#### [Tasks and exercises]
**1)** Can you duplicate everything from "OVERHEAD = average" down to "milliseconds per second." in the container characteristics text?
**2)** Do these statements agree with the container characteristics text? Answer yes or no for each, and quote the deciding words. (a) OVERHEAD covers the disk seek time. (b) TRANSFERRATE estimates the time needed to read one megabyte of data into memory. (c) The worked OVERHEAD example assumes an average seek time of 8 milliseconds.

#### [Provided text]
• Container characteristics
  Container characteristics can have a significant impact on the I/O cost associated during query execution. When it selects an access plan, the query optimizer considers these I/O costs, including any cost differences for accessing data from different table spaces. Two columns in the SYSCAT.TABLESPACES system catalog are used by the optimizer to help estimate the I/O costs of accessing data from a table space:

  • OVERHEAD, which provides an estimate in milliseconds of the time required by the container before any data is read into memory. This overhead activity includes the container's I/O controller overhead as well as the disk latency time, which includes the disk seek time.
    You may use the following formula to help you estimate the overhead cost:

       OVERHEAD = average seek time in milliseconds
                  + (0.5 * rotational latency)

    where:

    • 0.5 represents an average overhead of one half rotation
    • Rotational latency is calculated in milliseconds for each full rotation, as follows:

         (1 / RPM) * 60 * 1000

      where you:
      • Divide by rotations per minute to get minutes per rotation
      • Multiply by 60 seconds per minute
      • Multiply by 1000 milliseconds per second.
    As an example, let the rotations per minute for the disk be 7 200. Using the rotational-latency formula, this would produce:

       (1 / 7200) * 60 * 1000 = 8.328 milliseconds

    which can then be used in the calculation of the OVERHEAD estimate with an assumed average seek time of 11 milliseconds:

       OVERHEAD = 11 + (0.5 * 8.328)
                = 15.164

    giving an estimated OVERHEAD value of about 15 milliseconds.
  • TRANSFERRATE, which provides an estimate in milliseconds of the time required to read one page of data into memory.
    If each table-space container is a single physical disk then you may use the following formula to help you estimate the transfer cost in milliseconds per page:

       TRANSFERRATE = (1 / spec_rate) * 1000 / 1024000 * page_size

    where:

    • spec_rate represents the disk specification for the transfer rate, in MB per second
    • Divide by spec_rate to get seconds per MB
    • Multiply by 1000 milliseconds per second
    • Divide by 1 024 000 bytes per MB
    • Multiply by the page size in bytes (for example, 4 096 bytes for a 4 KB page)

#### [Data for analysis]
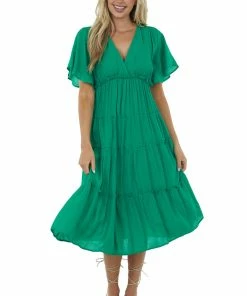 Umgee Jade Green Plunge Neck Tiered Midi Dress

...

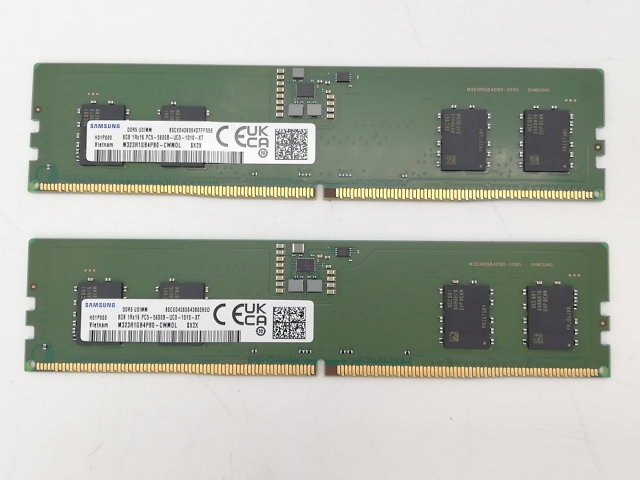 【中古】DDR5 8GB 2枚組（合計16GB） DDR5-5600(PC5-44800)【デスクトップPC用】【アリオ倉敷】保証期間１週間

---

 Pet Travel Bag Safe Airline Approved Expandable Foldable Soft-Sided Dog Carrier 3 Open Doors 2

#### [Written responses]
**1)**
OVERHEAD = average seek time in milliseconds
                  + (0.5 * rotational latency)

    where:

    • 0.5 represents an average overhead of one half rotation
    • Rotational latency is calculated in milliseconds for each full rotation, as follows:

         (1 / RPM) * 60 * 1000

      where you:
      • Divide by rotations per minute to get minutes per rotation
      • Multiply by 60 seconds per minute
      • Multiply by 1000 milliseconds per second.

**2)**
(a) Yes: "the disk latency time, which includes the disk seek time."
(b) No: "the time required to read one page of data into memory."
(c) No: "an assumed average seek time of 11 milliseconds"